İşte, bu 5 belli başlı sebep, AKP’giller’in vatan millet ve halk düşmanı, binbir suça batmış, sınır tanımaz bir azgınlıktaki ihanetten başka hiçbir şey olmayan iktidarlarını ayakta tutmaya yetmiştir.
Fakat, her şeyin bir sonu vardır, Doğada ve hayatta…
Bu ihanet iktidarının da sonu gelecek. Zaten iyice de yaklaştılar bu sonlarına.
Her biri birer uyarı çığlığı olan yazılarımızda bu sebepleri ortaya koyunca, zihin hasarına uğratılmış bazı arkadaşlar bize tepki gösteriyor. “Vay sen iktidarla uğraşmıyorsun, muhalefetle uğraşıyorsun”, diye.
Yahu kardeşim, gerçek anlamda yok ki muhalefet, ben onunla uğraşmış olayım…
Sana muhalefet diye yutturulanlar aslında gerçek muhalefet değil.
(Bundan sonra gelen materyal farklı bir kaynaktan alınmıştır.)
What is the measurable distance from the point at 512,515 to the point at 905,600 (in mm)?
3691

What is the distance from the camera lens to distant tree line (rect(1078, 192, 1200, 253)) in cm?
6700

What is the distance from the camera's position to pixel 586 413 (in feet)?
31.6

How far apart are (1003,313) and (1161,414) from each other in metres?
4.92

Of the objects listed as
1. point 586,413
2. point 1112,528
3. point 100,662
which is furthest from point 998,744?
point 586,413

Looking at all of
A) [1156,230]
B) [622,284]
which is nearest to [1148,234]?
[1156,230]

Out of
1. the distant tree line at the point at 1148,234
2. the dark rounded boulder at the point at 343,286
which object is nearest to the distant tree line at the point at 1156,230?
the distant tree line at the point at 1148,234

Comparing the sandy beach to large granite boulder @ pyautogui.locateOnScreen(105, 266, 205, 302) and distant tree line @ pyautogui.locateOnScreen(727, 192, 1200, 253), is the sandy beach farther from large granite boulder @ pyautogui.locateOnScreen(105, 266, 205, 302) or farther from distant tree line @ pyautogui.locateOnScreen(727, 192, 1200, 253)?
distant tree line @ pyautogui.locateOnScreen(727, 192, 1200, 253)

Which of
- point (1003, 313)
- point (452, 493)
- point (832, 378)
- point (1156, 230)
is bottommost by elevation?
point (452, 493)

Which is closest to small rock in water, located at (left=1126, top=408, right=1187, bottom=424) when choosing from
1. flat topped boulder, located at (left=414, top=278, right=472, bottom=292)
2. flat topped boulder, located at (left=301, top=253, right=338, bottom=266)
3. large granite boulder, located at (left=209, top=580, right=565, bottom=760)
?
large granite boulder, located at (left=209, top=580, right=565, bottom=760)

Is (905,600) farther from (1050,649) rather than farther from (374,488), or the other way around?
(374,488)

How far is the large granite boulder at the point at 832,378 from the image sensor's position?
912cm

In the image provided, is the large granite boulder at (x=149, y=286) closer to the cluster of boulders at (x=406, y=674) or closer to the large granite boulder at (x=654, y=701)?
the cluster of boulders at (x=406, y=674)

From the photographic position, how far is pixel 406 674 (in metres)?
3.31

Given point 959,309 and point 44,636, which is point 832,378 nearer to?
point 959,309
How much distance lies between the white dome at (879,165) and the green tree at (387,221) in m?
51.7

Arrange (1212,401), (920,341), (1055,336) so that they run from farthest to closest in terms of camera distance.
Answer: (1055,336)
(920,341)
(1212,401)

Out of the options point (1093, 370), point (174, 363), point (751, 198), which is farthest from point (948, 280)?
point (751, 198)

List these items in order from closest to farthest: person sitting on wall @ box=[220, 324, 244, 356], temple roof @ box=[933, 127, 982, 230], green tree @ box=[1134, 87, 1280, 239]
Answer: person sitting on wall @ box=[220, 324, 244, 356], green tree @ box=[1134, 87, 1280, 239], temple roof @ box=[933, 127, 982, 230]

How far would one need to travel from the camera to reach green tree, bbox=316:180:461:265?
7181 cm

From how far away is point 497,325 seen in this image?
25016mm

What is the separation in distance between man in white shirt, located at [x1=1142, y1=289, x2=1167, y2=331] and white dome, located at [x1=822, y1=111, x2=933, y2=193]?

Birer çakma, birer çanak. Sahte muhalefet onlar. Biz bunu anlatmak istiyoruz sana. Ama anlamadığın gibi, bize de kızıyorsun.
Ne yapalım…
Herkes anlamaz söylenenleri zamanında.
Biz uyarılarımıza devam edeceğiz. Çünkü devrimci sorumluluğumuz, sosyal gerçeklerimizi olanca açıklığı ve acılığıyla halkımıza anlatmaktır, göstermektir.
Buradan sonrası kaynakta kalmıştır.